This is a Murphy redux.
Despite how The New York Times and the Associated Press and others are interpreting the Kiesle case, the documentation they base their stories on actually show the local diocese to have fumbled this clerical sex abuse case, not the Vatican.
A couple of key points:
1. What we're dealing with here is a petition by the priest for dispensation from the obligation of the clerical state, including celibacy. This is not a situation where the local diocese is asking for the canonical penalty of dismissal from the clerical state, which would require Church court proceedings that the diocese is obliged to start. Fr. Z does a good job explaining this.
The stories I've seen in the mainstream media fail to make that distinction, and thus frame the story inaccurately: The Times headlines its story, "Pope put off punishing abusive priest" [No, this was not a case of "punishing"]. The AP does better, but repeatedly uses the colloquialism "defrocking," which usually is applied to the punishment of dismissal, not granting of a dispensation.
2. That distinction is important because the process for handling petitions and penalties is vastly different — and therefore, it dictates a whole different reading of the Vatican's response. After the granting of thousands of petitions for dispensation from the clerical state in the 1960s and 1970s, the Vatican, under the leadership of Pope John Paul II, saw this as a scandal that needed to be addressed (as Jesuit Father Joseph Fessio points out). So the Vatican made the process more difficult and lengthy, with the result that granting of dispensations slowed to a trickle.
This is the context for the Kiesle petition in the early 80s, shortly after Pope John Paul put the brakes on clerical dispensations. Update: A Vatican lawyer says it looks like Cardinal Ratzinger's letter appears to be a form letter used by the congregation in its first response to petitions for dismissal from the clerical state.
3. The Diocese of Oakland had every means at its disposal to contain the threat of Kiesle to children — but apparently did a very poor job of using them.
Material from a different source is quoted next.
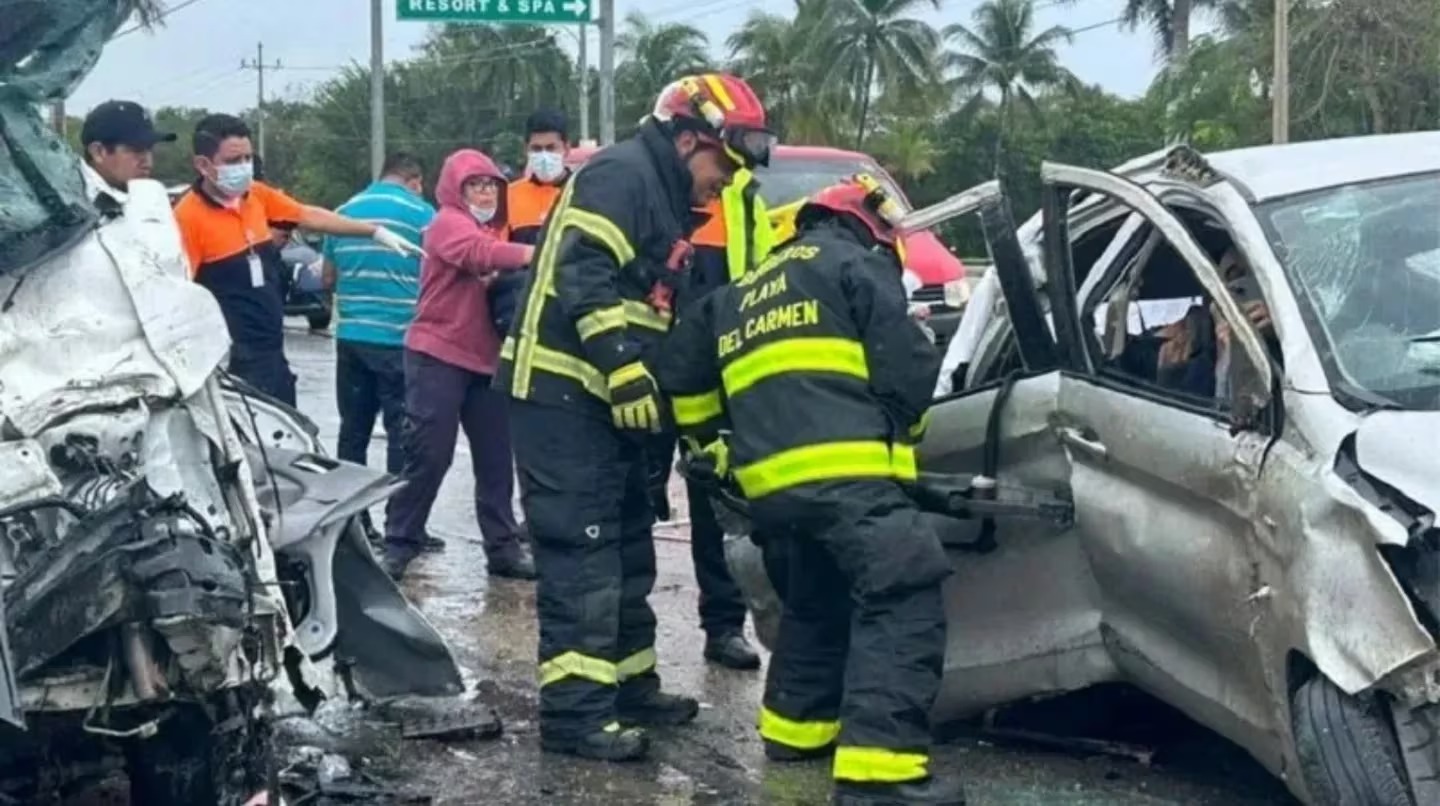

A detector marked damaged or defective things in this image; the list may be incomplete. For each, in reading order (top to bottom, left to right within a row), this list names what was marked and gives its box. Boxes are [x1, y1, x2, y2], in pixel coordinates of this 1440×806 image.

It could have opened a Church trial to dismiss Kiesle from the clerical state. Apparently it did not. Granted, Kiesle could have appealed that sentence to a Church court in Rome, a process that is also very lengthy and with apparently unpredictable results. (Consider the Anthony Cipolla case, in which a Vatican court ordered him reinstated, the local bishop refused, and the Vatican court finally relented and reversed itself.) Since 2001, of course, the Vatican has ordered that all such cases go to the Congregation for the Doctrine of the Faith to determine either administrative penalties or the need for a Church trial for abusive priests. That has expedited the process considerably.
The Diocese of Oakland could have stripped Kiesle of his faculties and removed him from all ministry. But one of the documents shows the outrage of the diocesan director of youth ministry that Kiesle was still participating in parish youth ministry events, apparently even after the bishop and other diocesan officials had been notified.
The point is: Granting Kiesle's petition to be dispensed from the clerical state would have had no practical effect in containing the danger that he posed to youth. In fact, not doing so allowed the diocese to keeper tighter control over Kiesle's activities — and it looks like they fumbled.
There may yet be a smoking gun showing that Cardinal Ratzinger showed disastrous judgment or callous disregard for clerical sex abuse — but this is not it.
Update: California-based Vatican lawyer Jeffrey Lena makes the same point in a statement released today: "During the entire course of the proceeding the priest remained under the control, authority and care of the local bishop who was responsible to make sure he did no harm, as the canon (Church) law provides. The abuse case wasn't transferred to the Vatican at all."